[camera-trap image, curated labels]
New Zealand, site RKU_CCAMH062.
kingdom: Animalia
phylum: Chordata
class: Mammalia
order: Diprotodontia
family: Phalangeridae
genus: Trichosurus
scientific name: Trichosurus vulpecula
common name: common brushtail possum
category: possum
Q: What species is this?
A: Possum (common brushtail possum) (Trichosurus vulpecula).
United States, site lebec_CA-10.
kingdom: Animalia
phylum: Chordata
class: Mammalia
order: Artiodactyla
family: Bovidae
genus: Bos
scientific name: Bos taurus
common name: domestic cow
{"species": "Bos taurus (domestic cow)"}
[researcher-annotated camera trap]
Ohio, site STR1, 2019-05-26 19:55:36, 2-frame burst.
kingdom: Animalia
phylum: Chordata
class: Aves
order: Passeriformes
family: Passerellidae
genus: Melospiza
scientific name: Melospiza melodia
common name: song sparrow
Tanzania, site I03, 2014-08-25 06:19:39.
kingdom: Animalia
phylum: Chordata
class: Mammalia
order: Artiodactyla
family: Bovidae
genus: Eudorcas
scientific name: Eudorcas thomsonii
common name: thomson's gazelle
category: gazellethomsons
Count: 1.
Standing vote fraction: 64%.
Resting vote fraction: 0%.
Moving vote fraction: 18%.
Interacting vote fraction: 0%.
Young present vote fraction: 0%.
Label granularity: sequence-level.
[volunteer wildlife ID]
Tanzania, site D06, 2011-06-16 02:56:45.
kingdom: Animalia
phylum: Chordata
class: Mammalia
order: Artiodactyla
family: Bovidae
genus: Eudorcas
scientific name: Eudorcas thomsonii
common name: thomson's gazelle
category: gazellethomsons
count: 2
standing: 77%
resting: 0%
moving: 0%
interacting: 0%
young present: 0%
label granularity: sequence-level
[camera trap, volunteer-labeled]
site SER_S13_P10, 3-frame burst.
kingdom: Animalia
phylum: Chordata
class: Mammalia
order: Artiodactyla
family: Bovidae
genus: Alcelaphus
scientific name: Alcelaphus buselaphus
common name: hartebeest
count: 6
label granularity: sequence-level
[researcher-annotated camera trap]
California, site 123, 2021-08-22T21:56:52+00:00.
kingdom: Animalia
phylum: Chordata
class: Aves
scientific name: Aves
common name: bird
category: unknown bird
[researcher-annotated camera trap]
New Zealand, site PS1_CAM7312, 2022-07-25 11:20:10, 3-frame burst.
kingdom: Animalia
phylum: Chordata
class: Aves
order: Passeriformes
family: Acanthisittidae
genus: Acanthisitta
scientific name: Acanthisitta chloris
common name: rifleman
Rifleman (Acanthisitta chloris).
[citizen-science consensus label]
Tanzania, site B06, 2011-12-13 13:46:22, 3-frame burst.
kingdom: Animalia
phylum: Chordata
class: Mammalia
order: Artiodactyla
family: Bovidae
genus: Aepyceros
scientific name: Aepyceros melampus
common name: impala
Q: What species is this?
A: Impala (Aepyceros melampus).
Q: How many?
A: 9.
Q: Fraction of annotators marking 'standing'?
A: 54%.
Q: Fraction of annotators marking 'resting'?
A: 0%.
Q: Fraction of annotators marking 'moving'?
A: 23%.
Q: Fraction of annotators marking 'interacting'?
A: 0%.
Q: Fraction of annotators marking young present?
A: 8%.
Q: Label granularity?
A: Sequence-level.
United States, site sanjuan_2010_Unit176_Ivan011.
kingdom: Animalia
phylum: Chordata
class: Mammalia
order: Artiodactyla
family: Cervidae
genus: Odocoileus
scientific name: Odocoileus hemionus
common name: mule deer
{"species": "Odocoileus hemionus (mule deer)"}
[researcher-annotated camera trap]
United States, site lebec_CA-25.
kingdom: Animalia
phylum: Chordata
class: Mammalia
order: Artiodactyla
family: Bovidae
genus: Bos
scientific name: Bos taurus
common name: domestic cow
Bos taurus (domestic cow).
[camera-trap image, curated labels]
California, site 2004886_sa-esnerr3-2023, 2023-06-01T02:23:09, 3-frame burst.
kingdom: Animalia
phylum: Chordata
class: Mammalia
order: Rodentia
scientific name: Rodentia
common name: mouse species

+-------+

• **WHAT IS BEING ASKED**
No line may be left out; the records are to be transcribed in full.

• **RESPONSE FOR THIS EXERCISE**
[camera-trap image, curated labels]
New Zealand, site RKU_CCAMH062.
kingdom: Animalia
phylum: Chordata
class: Mammalia
order: Diprotodontia
family: Phalangeridae
genus: Trichosurus
scientific name: Trichosurus vulpecula
common name: common brushtail possum
category: possum
Q: What species is this?
A: Possum (common brushtail possum) (Trichosurus vulpecula).
United States, site lebec_CA-10.
kingdom: Animalia
phylum: Chordata
class: Mammalia
order: Artiodactyla
family: Bovidae
genus: Bos
scientific name: Bos taurus
common name: domestic cow
{"species": "Bos taurus (domestic cow)"}
[researcher-annotated camera trap]
Ohio, site STR1, 2019-05-26 19:55:36, 2-frame burst.
kingdom: Animalia
phylum: Chordata
class: Aves
order: Passeriformes
family: Passerellidae
genus: Melospiza
scientific name: Melospiza melodia
common name: song sparrow
Tanzania, site I03, 2014-08-25 06:19:39.
kingdom: Animalia
phylum: Chordata
class: Mammalia
order: Artiodactyla
family: Bovidae
genus: Eudorcas
scientific name: Eudorcas thomsonii
common name: thomson's gazelle
category: gazellethomsons
Count: 1.
Standing vote fraction: 64%.
Resting vote fraction: 0%.
Moving vote fraction: 18%.
Interacting vote fraction: 0%.
Young present vote fraction: 0%.
Label granularity: sequence-level.
[volunteer wildlife ID]
Tanzania, site D06, 2011-06-16 02:56:45.
kingdom: Animalia
phylum: Chordata
class: Mammalia
order: Artiodactyla
family: Bovidae
genus: Eudorcas
scientific name: Eudorcas thomsonii
common name: thomson's gazelle
category: gazellethomsons
count: 2
standing: 77%
resting: 0%
moving: 0%
interacting: 0%
young present: 0%
label granularity: sequence-level
[camera trap, volunteer-labeled]
site SER_S13_P10, 3-frame burst.
kingdom: Animalia
phylum: Chordata
class: Mammalia
order: Artiodactyla
family: Bovidae
genus: Alcelaphus
scientific name: Alcelaphus buselaphus
common name: hartebeest
count: 6
label granularity: sequence-level
[researcher-annotated camera trap]
California, site 123, 2021-08-22T21:56:52+00:00.
kingdom: Animalia
phylum: Chordata
class: Aves
scientific name: Aves
common name: bird
category: unknown bird
[researcher-annotated camera trap]
New Zealand, site PS1_CAM7312, 2022-07-25 11:20:10, 3-frame burst.
kingdom: Animalia
phylum: Chordata
class: Aves
order: Passeriformes
family: Acanthisittidae
genus: Acanthisitta
scientific name: Acanthisitta chloris
common name: rifleman
Rifleman (Acanthisitta chloris).
[citizen-science consensus label]
Tanzania, site B06, 2011-12-13 13:46:22, 3-frame burst.
kingdom: Animalia
phylum: Chordata
class: Mammalia
order: Artiodactyla
family: Bovidae
genus: Aepyceros
scientific name: Aepyceros melampus
common name: impala
Q: What species is this?
A: Impala (Aepyceros melampus).
Q: How many?
A: 9.
Q: Fraction of annotators marking 'standing'?
A: 54%.
Q: Fraction of annotators marking 'resting'?
A: 0%.
Q: Fraction of annotators marking 'moving'?
A: 23%.
Q: Fraction of annotators marking 'interacting'?
A: 0%.
Q: Fraction of annotators marking young present?
A: 8%.
Q: Label granularity?
A: Sequence-level.
United States, site sanjuan_2010_Unit176_Ivan011.
kingdom: Animalia
phylum: Chordata
class: Mammalia
order: Artiodactyla
family: Cervidae
genus: Odocoileus
scientific name: Odocoileus hemionus
common name: mule deer
{"species": "Odocoileus hemionus (mule deer)"}
[researcher-annotated camera trap]
United States, site lebec_CA-25.
kingdom: Animalia
phylum: Chordata
class: Mammalia
order: Artiodactyla
family: Bovidae
genus: Bos
scientific name: Bos taurus
common name: domestic cow
Bos taurus (domestic cow).
[camera-trap image, curated labels]
California, site 2004886_sa-esnerr3-2023, 2023-06-01T02:23:09, 3-frame burst.
kingdom: Animalia
phylum: Chordata
class: Mammalia
order: Rodentia
scientific name: Rodentia
common name: mouse species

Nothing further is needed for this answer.